Figure 1 is a side view showing one embodiment of the present invention, Figure 2 is a side view showing one embodiment of the present invention;
3 is an enlarged view of the fume strut portion, FIG. 4 is an explanatory view of the operation, and FIG. 5 is a side view of another embodiment of the present invention. 1...Tractor, 1a...PTO axis, 2...Top link, 3...Lower link, 4...3-point link device, 5...Soil improvement work machine, 6...Main frame, 7...Top mast, 8...Lower link pin, 9...Mounting stand, 10...Compressor, 10a...

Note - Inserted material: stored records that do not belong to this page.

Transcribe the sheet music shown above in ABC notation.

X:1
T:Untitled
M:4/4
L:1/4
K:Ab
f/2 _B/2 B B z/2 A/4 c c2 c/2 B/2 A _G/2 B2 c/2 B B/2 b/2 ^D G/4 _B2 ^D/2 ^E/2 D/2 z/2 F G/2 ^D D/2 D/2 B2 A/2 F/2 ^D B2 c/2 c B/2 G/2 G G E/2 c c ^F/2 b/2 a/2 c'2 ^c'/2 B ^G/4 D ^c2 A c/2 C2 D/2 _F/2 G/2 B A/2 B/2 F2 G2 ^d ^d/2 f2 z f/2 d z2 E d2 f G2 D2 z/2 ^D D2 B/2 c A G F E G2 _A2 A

Input shaft, 11... Main tank, 12... Power transmission system, 13, 21... Communication pipe, 14... Fumarole strut, 14a... Blade edge, 15, 24... Air fume body, 15a... Cylindrical part , 15b...Tip, 15
c, 24a...Slim diameter part, 15d...Extension part, 16
... Air supply pipe, 16a ... Air supply passage, 17 ... Ventilation hole, 18, 25 ... Fumarole hole, 19, 19a ... Solenoid valve, 19b ... Switch box,
20...First sub-tank, 20a...Second sub-tank, 22...Support arm, 23...Coulter,
B ₁ , B ₂ , C... fumarole position, D, E... crack occurrence area, L... fumarole interval.

Claims (1)

[Scope of Claims] 1. A self-propelled vehicle has a fumarole strut that is attached to and towed by the vehicle and moves vertically through the soil, and this fume strut has a main fume nozzle at its lower end;
A sub-fugitive nozzle is provided at an upper position, and both of these fumarolic nozzles are communicated with a compressed air supply source installed above the ground through air supply passages provided along the pillars, and this air supply system A self-propelled cultivated soil characterized in that a valve mechanism for controlling the air jets from each of the jet nozzles is provided in the path, and the position and pressure of the jets from each jet nozzle are changed while the soil is moving through the soil, and the jets are emitted in multiple stages. Improved work equipment.